The practice of data science requires the use algorithms and data science methods to help data professionals extract insights and value from data. A recent survey by Kaggle revealed that data professionals used data visualization, logistic regression, cross-validation and decision trees more than other data science methods in 2017. Looking ahead to 2018, data professionals are most interested in learning deep learning (41%).
Kaggle conducted a survey in August 2017 of over 16,000 data professionals (2017 State of Data Science and Machine Learning). Their survey included a variety of questions about data science, machine learning, education and more. Kaggle released the raw survey data and many of their members have analyzed the data (see link above). I will be exploring their survey data over the next couple of months. When I find something interesting, I’ll be sure to post it here on my blog. Today’s post is about the data science and machine learning methods data professionals used in 2017 and the machine learning / data science method that most excites them in 2018.
Most Popular Data Science/Analytics Tools, Technologies and Languages in 2017
The survey included a question for data professionals who were employed, “At work, how often do you use the following data science methods? (Select all that apply).” On average, data professionals used 5 (median) data science methods in 2017. The top 5 data science methods used in 2017 were (see Figure 1):
- Data Visualization (49%)
- Logistic Regression (42%)
- Cross-Validation (38%)
- Decision Trees (36%)
- Random Forests (34%)
- Time Series (31%)
- Neural Networks (28%)
- PCA and Dimensionality Reduction (27%)
- kNN and other Clustering (26%)
- Text Analytics (25%)
Adoption rates for these methods were higher using only data professionals who self-identified as “data scientists.” Adoption rates were around 15-20 percentage points higher for these data scientists (e.g., 66% for data visualization, 61% for logistic regression, 56% for decision trees and 56% for random forests).

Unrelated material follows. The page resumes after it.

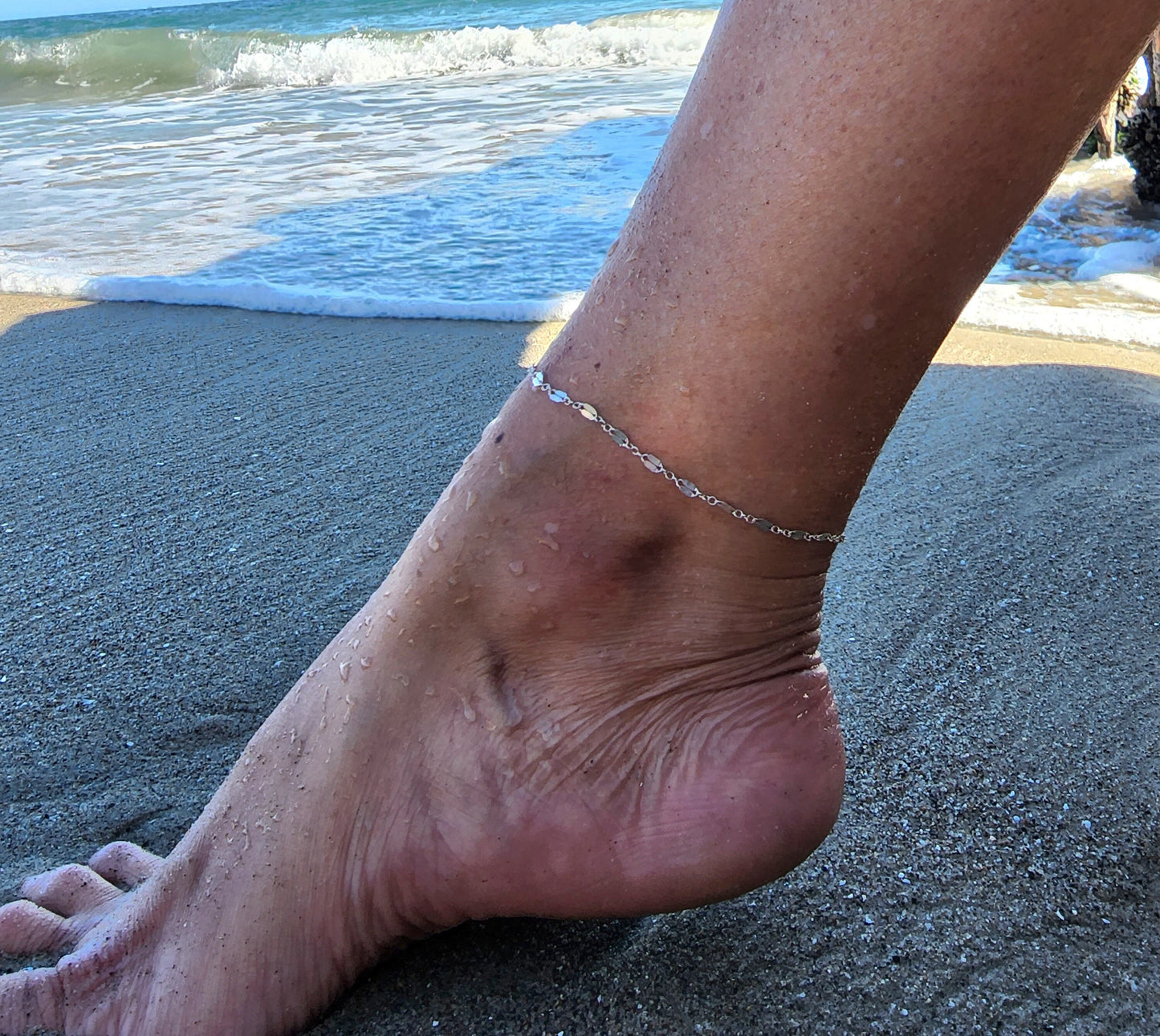 Sterling Silver Sparkle Chain Anklet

A recent poll by KDNuggets found similar results to the current study. In their study, top data science and machine learning methods also included regression (60%), clustering (55%), visualization (51%), decision trees/rules (51%) and random forests (46%).

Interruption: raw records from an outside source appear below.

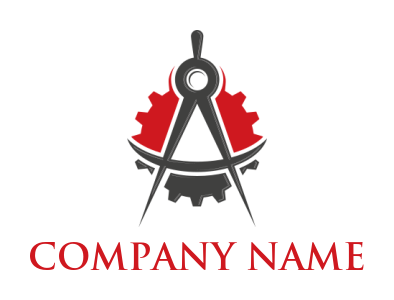 create an engineering logo compass merged with gear - logodesign.net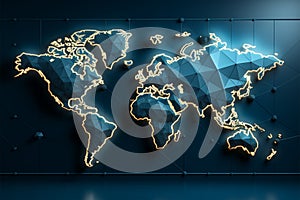 Themed backdrop. Geometric 3D world map enhances global presentations impeccably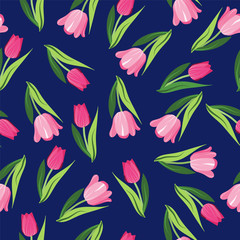 Vector Romantic hand drawn background with tulips.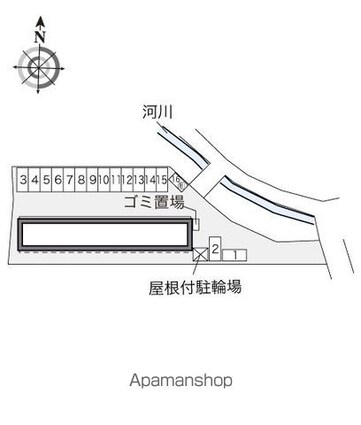 レオパレスかりがね[1K/21.65m2]の配置図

Data professionals used #dataviz, #logisticregression, #crossvalidation and #decisiontrees more than other #datascience methods in 2017. Click To Tweet
Which Machine Learning and Data Science Methods are Data Pros Most Excited about Learning in 2018?

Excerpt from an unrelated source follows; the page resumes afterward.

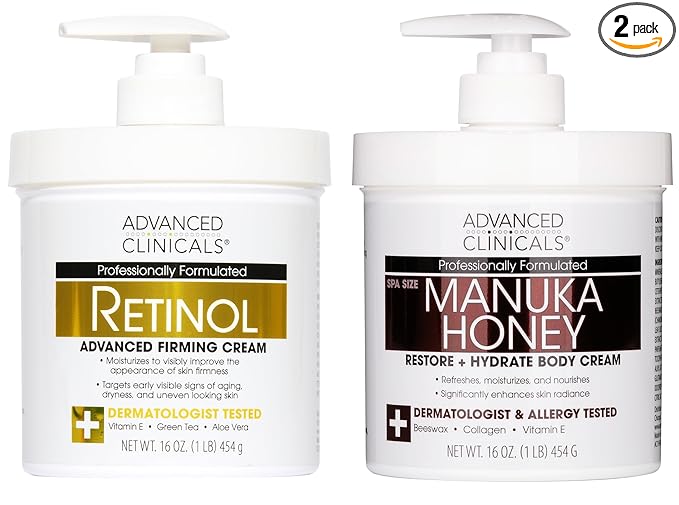 Advanced Clinicals Unscented Retinol Body Lotion & Face Moisturizer + Manuka by AdvancedClinicals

The survey also asked all data professionals (working and not) about the machine learning / data science method they are most excited about learning in the next year (see Figure 2). Results showed that data professionals are most interested in learning:
- Deep learning (41%)
- Neural Nets (13%)
- Time Series (6%)
- Bayesian Methods (5%)
- Text Mining (5%)
The results of the Kaggle survey of over 16,000 data professionals reveals the most popular data science methods that are used at work. Data visualization and logistic regression top the list.
Not surprisingly, 4 out of 10 data professionals said they are most excited to learn about deep learning in the next year. Deep learning is a class of machine learning algorithms that are modeled after the information processing and communication patterns of the brain. Deep learning uses layers of units or nodes for feature extraction and transformation, each layer using the output of the previous layer as input. Deep learning methods can be used in such areas like marketing, automotive, speech recognition and more. In parallel with this interest in learning deep learning, survey results also showed that TensorFlow, a popular open-source software used for deep learning, was the top tool data professionals are interested in learning.